Infotip Button
Reveals helpful information about a nearby non-interactive element or region of a page.
Last updated
Reveals helpful information about a nearby non-interactive element or region of a page.
Last updated
Infofip Button is a click-activated flyout. It discloses supplementary or advisory content about an existing onscreen element or region.
Thematically, you can think of the infotip content fulfilling the same role as footnotes in a page.
Infotip Button is a composite pattern containing a button and an overlay. The button toggles the visibility of the overlay. The overlay contains the help content.
Experience the pattern in action on our eBay MIND patterns examples website.
Examine the required markup structure on the bones GitHub project.
View a fully styled example on the eBay Skin website.
We use the following terminology when discussing this pattern.
infotip: the pattern as a whole, comprised of the following sub-parts
button: the button that hosts the overlay
overlay/bubble: the overlay that contains the tip
pointer: the visual affordance that "points" to the button
tip: the tip content
expanded: an infotip with expanded overlay
collapsed: an infotip with collapsed overlay
On desktop screens, overlay must not be modal. On smaller screens, the overlay may be implemented as a modal dialog.
Button must not have overlay content duplicated within an aria-describedby
attribute.
Button must not have aria-haspopup
attribute. Despite the name of this property, it is actually intended specifically for a Menu.
The infotip must remain expanded until explicitly closed with the close button or programmatically closed by another component (e.g. when another nearby infotip opens).
Users sometimes have a need to reference the infotip content whilst working on a task (e.g. filling out a form field), this is why we must not collapse the infotip on mouseout, blur or page click.
Overlay should be hidden by default. If you wish to display a tip on page load, consider the Tourtip.
Overlay content should be no more than one or two paragraphs in length. For lengthier content, consider instead using a dialog.
This section provides the pattern interaction design for keyboard, screen reader & pointing devices.
Button must be keyboard focusable.
Activating button must toggle the expanded state of the overlay.

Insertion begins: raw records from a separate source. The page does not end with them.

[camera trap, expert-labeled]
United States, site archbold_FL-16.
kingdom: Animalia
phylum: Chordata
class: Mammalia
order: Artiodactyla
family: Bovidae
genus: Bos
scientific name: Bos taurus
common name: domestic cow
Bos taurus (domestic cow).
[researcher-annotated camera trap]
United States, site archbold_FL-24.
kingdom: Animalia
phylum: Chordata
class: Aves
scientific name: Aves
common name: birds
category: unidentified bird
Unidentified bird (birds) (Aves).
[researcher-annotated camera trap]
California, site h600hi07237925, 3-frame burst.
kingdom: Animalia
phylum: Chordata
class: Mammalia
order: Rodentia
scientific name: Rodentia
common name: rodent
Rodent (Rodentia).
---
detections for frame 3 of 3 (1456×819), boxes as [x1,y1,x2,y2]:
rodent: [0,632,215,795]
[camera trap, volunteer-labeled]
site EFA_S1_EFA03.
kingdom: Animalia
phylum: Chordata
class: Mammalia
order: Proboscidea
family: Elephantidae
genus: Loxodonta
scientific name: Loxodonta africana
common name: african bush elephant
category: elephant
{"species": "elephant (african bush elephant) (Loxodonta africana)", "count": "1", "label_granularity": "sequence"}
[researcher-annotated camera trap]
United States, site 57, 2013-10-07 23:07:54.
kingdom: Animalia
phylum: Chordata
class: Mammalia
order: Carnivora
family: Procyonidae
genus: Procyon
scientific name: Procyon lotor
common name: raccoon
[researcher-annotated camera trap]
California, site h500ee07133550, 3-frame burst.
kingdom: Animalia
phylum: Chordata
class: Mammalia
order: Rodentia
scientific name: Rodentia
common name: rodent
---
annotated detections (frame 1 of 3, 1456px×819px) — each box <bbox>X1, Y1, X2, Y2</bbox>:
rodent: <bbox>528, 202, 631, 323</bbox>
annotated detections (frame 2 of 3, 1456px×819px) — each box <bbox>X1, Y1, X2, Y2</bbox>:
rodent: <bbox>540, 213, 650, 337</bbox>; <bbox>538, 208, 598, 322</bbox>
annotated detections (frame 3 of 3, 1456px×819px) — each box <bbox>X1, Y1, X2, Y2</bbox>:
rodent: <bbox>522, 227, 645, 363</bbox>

Keyboard focus should remain on the button.
If overlay contains focusable elements, tab order must flow directly from button to first of those elements.
If the overlay has no focusable elements, tab order must flow directly to next page control.
Button purpose must be announced (e.g. 'Help).
Button state must be announced (i.e. expanded or collapsed).
Reading order must flow directly from button into overlay.
Expanded state must be announced after expanded.
Invoking button must toggle the expanded state of the overlay.
This implementation will get us quickly up and running with the accessibility requirements of an infotip.
The goal of our content layer is to add the button and overlay. The structure and DOM positioning of these elements is of utmost importance so that keyboard tabbing order and screen reader both naturally flow into the overlay.
Notice placement of the button directly before the live-region element. This allows natural tab order flow and screen reading order from the button into the overlay.
The live-region property is set to "off". This is a matter of preference. Some people prefer the new content to announce when it appears, using a setting of "polite". At eBay we have this set to off
; we rely on the aria-expanded
state as being the affordance that there is new content in the reading order.
The goal of the CSS layer is to hide or show the overlay depending on the aria-expanded state.
The overlay must have display: none
when in a collapsed state to ensure that screen readers cannot access the overlay content. You may also wish to leverage the hidden
property instead.
For a progressive enhancement approach, you may choose to have all infotip content visible by default, and then hide it when JavaScript becomes available. This can however result in a flash of unstyled content (FOUC).
CSS alone cannot change the value of an aria attribute; we require JavaScript. Fortunately, the makeup-expander module can handle this behaviour for us in just a few lines of code.
Clicking the button with mouse or keyboard will now toggle the aria-expanded state of the button.
Animations are also possible of course, but fall outside the scope of this book.
The following JavaScript modules may assist you in creation of an infotip pattern:
makeup-expander: handles some basic accessibility for an element that expands and collapses another element.
Informs assistive technology to announce the overlay contents whenever the button changes from collapsed to expanded (optional/opinionated).
Provides an accessible button label/name for the icon button.
Informs assistive technology of the expanded state of the button.
A tooltip provides a tip about the primary action of an interactive element (typically a button). For example, the trashcan icon button in your mail application. The tooltip can be thought of as the secondary action of the button. It is always triggered by focus and hover.
An infotip button provides a tip about a nearby static element or content. It is always triggered by click.
The fundamental difference is that the Bootstrap Popovers get their content from a data attribute, whereas the pattern presented here gets it's content from an actual element. This allows us to more easily place HTML such as hyperlinks & images inside of our popovers and, unlike Bootstrap, the popover content can be fully accessible without JavaScript (assuming you choose to make the content visible by default).